S’il s’est bien passé plus de trois mois entre le 14 février 2019 et le 28 juin 2019, la notification le 18 avril 2019, de conclusions par M [W] défendeur à l’action mais appelant, peut être considérée comme un acte interruptif de prescription.

Il y a lieu en conséquence de rejeter la demande de M. [W] de voir constater la prescription de l’action engagée par M. [U].

2° Sur la demande en nullité de l’assignation

Il est constant que M. [W] avait formé cette demande devant le juge de la mise en état du tribunal de grande instance de Lille, qui par décision du 8 février 2018 avait rejeté cette demande.

Il importe peu que depuis soit intervenu le jugement sur le fond en date du 15 novembre 2018, dès lors que M. [W] a régularisé tant un appel du jugement du 15 novembre 2018 qu’un appel à l’encontre de la décision du juge de la mise en état du 8 février 2018, ce qu’il était recevable à faire en application de l’article 776 du code de procédure civile, qui précise que les ordonnances du juge de la mise en état ne peuvent être frappées d’appel qu’avec le jugement sur le fond

Vu l’article 53 de la loi du 29 juillet 1881 sur la liberté de la presse,

La citation délivrée à M. [W] se devait de préciser et qualifier le fait incriminé, d’indiquer le texte de loi applicable à la poursuite, toutes ces formalités étant observées à peine de nullité de la poursuite, ces dispositions étant pleinement applicables à l’action civile exercée sur la base de la loi du 29 juillet 1881 devant une juridiction civile.

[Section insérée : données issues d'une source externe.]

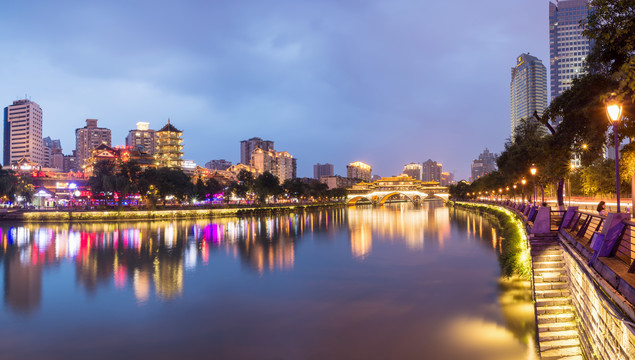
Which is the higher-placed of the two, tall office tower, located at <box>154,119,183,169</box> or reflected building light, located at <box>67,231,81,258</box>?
tall office tower, located at <box>154,119,183,169</box>

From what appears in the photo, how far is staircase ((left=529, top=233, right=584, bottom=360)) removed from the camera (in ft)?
42.7

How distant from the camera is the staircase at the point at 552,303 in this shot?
13.0m

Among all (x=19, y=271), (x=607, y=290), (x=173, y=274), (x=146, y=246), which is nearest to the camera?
(x=607, y=290)

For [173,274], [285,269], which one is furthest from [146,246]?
[285,269]

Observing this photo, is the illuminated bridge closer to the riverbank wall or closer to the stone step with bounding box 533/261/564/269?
the riverbank wall

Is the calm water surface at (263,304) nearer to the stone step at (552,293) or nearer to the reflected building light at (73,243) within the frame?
the reflected building light at (73,243)

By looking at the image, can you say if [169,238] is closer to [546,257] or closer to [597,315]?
[546,257]

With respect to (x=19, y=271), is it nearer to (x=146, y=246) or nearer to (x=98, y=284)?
(x=98, y=284)

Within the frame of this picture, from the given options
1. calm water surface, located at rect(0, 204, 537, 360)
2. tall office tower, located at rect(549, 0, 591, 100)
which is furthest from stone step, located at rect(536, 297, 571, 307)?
tall office tower, located at rect(549, 0, 591, 100)

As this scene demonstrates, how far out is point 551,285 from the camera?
14.9 meters

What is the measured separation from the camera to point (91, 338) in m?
15.5

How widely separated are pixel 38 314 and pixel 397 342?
16.1m

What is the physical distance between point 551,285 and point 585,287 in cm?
422

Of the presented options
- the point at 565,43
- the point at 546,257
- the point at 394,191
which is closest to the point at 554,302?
the point at 546,257
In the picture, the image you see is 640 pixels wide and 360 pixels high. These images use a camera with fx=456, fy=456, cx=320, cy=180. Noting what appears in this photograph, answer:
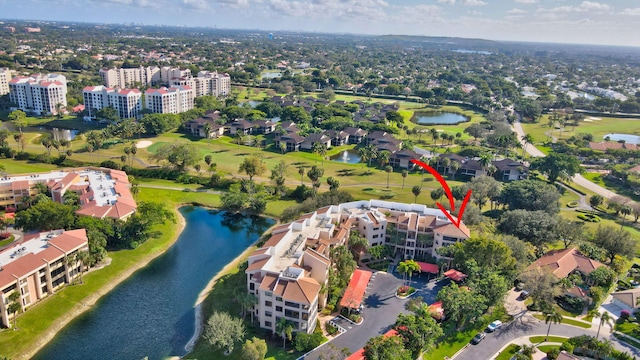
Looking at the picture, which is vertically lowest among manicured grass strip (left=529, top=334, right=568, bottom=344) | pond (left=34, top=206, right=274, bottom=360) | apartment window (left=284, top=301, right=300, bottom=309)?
pond (left=34, top=206, right=274, bottom=360)

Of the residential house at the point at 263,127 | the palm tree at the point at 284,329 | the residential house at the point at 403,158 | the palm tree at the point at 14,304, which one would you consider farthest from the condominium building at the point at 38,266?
the residential house at the point at 263,127

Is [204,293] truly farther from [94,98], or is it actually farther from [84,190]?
[94,98]

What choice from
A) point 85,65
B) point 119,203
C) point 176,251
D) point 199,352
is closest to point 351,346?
point 199,352

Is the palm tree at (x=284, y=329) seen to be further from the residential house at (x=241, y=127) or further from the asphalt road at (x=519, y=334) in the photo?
the residential house at (x=241, y=127)

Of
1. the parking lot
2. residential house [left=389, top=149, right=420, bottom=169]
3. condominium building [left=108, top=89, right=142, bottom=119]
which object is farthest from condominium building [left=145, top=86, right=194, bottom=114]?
the parking lot

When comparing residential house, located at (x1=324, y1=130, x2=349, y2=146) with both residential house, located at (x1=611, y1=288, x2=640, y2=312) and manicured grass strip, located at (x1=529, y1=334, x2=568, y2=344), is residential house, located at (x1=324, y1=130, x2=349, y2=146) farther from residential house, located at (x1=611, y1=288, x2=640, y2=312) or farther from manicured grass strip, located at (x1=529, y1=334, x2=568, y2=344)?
manicured grass strip, located at (x1=529, y1=334, x2=568, y2=344)

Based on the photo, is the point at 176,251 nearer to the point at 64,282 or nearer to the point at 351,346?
the point at 64,282

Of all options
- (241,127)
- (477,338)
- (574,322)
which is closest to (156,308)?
(477,338)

M. [W] reproche en premier lieu à l’assignation du 14 juin 2017 de viser globalement l’article 29 de la loi du 29 juillet 1881 sans préciser quels alinéas M. [U] entend voir appliquer alors même que l’alinéa 1 de l’article 29 vise la diffamation, alors que l’alinéa 2 vise l’injure.

S’il est bien exact que c’est l’article 29 qui est visé dans sa globalité, M. [U] n’a pas néanmoins entretenu une quelconque équivoque sur le fondement juridique de sa demande, dès lors qu’il ne fait état dans cette assignation que de propos diffamatoires, le terme d’injures n’étant jamais employé.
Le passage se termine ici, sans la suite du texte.